On May 30, U.S. Border Patrol agents from Texas’ El Paso sector apprehended 1,036 illegal aliens. In just one day, they detained 934 family members, 63 unaccompanied minors, and 39 single adults. In one day, the previous record of 430 was shattered – and there are no signs the surge will end there or elsewhere.
New data shows that more than 76,000 aliens were apprehended or deemed
inadmissible at a port of entry in February.
Everyone now agrees this is a crisis. Everyone agrees the system is “broken.” So, what next?
- The United States is currently experiencing an unprecedented border security and humanitarian crisis at our southern border.
- Apprehension numbers at the southern border have skyrocketed in recent months and we are on track to record one million apprehensions in Fiscal Year 2019. That would be up from 404,000 in FY 2018 and 310,000 in FY 2017.
- Until the past several years, illegal aliens apprehended at the border have been primarily single Mexican males, who could be removed fairly quickly. Now, however, the bulk of aliens attempting to enter the U.S. are Central Americans, a sharply increasing number of whom are traveling as family units or unaccompanied children.
- The greatest contributors to the current border crisis are wide-scale abuse of asylum loopholes by migrants and attempts to use children as tickets into the United States. DHS resources at the border are being stretched to the breaking point as personnel is diverted to take care of children and family units. That, in turn, makes the job of criminals and traffickers easier and forces DHS to resort to “catch and release,” which swells our large illegal alien population.
- To stem the crisis, the U.S. must close asylum loopholes, modify the Flores Settlement and current detention policies, hire more immigration judges, and sufficiently fund our border security agencies. Congress must do its duty and act now.

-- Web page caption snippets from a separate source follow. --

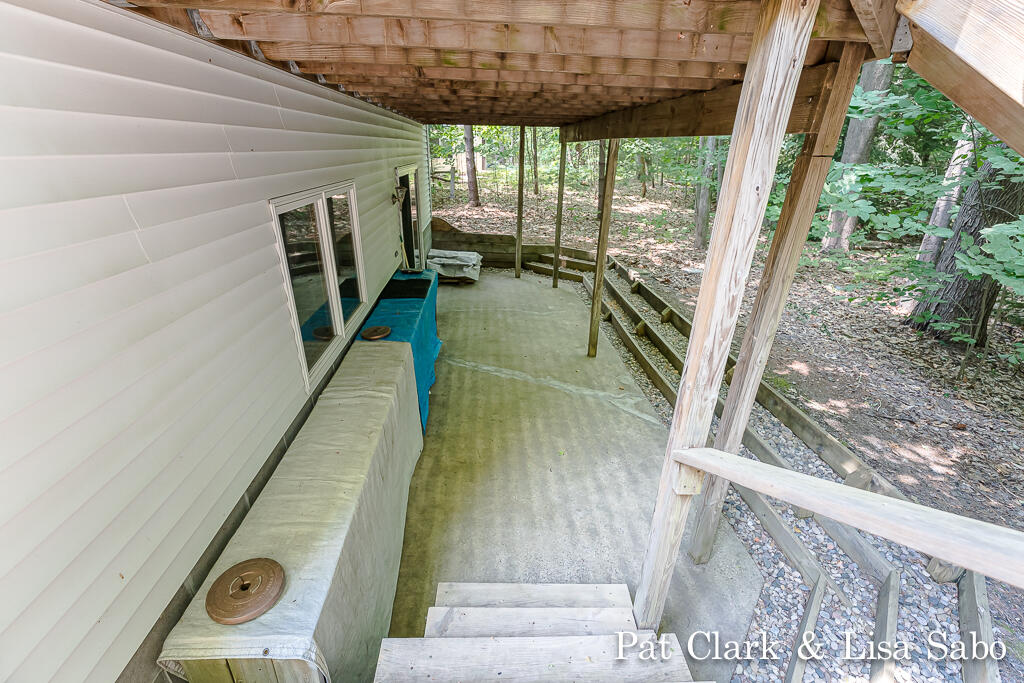 17469 West Spring Lake Road Spring Lake, MI 49456 - Photo 49 of 52 17469WSPringLakeRd07Lores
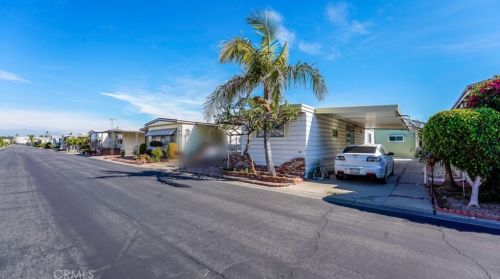 10550 Dunlap Crossing Rd, Whittier CA  90606-3742 exterior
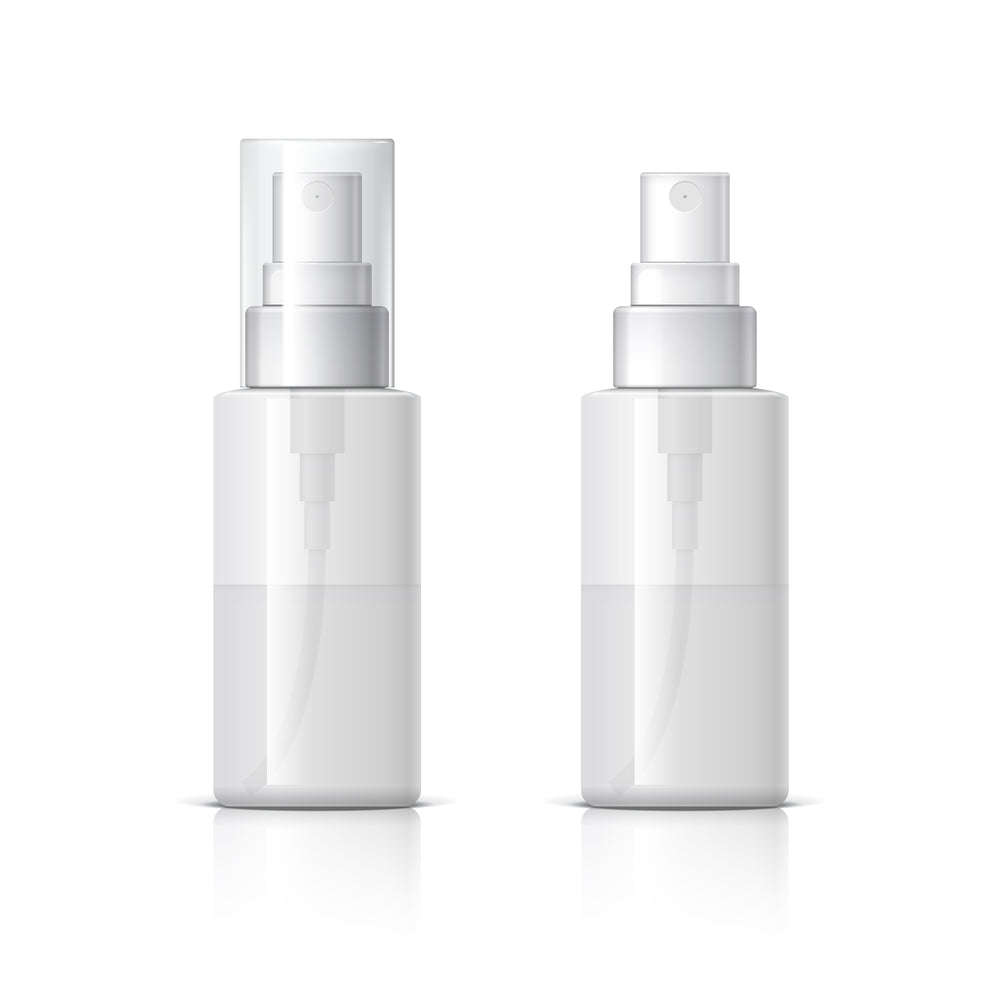 SUMMER FEST FRAGRANCE CAR SPRAY - Ceed Fragrances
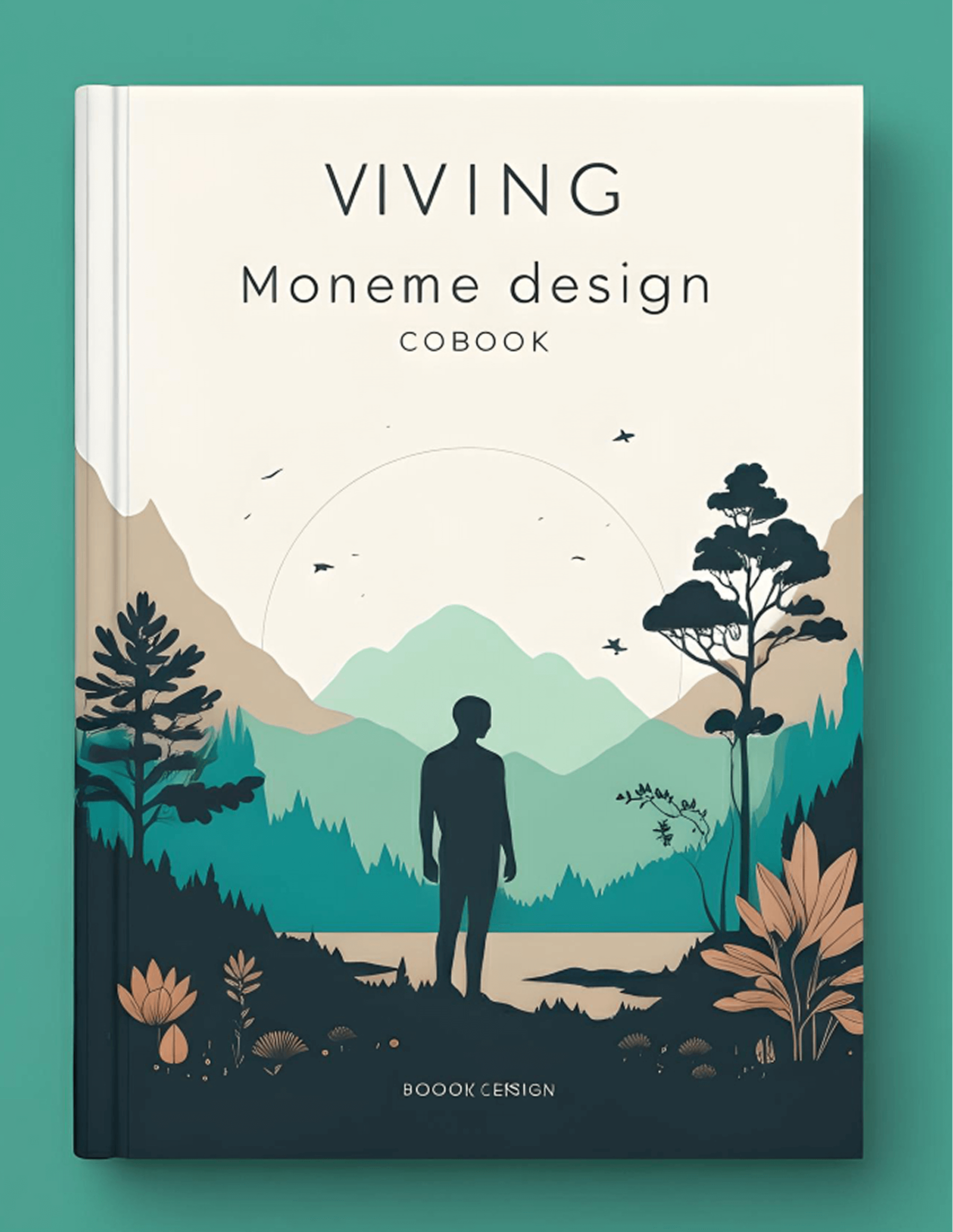 ebook-thumbnail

Asylum Decisions and Denials Jump in 2018
The current border crisis is far from “manufactured.” In fact, it is qualitatively different from previous crises and the full context demonstrates that calling it historic is entirely appropriate. Hence, ignoring the problem – or adhering to yesterday’s failed “business as usual” policies – will not only fail to stem the tide, but will make the situation even worse. As BP chief Provost emphasized, the border crisis is “like holding a bucket under a faucet. It doesn’t matter how many buckets you give me, if you can’t turn off the flow.”
Securing our borders and preventing our immigration and asylum system from becoming overwhelmed should not be a partisan issue. The situation on our southern border is indeed a legitimate national emergency. It should concern all Americans, regardless of their political or ideological preferences. Border security is too vital a matter to be held hostage to partisan strife. Hence, Congress must do its duty and work to address a problem that is rapidly and alarmingly spiraling out of control.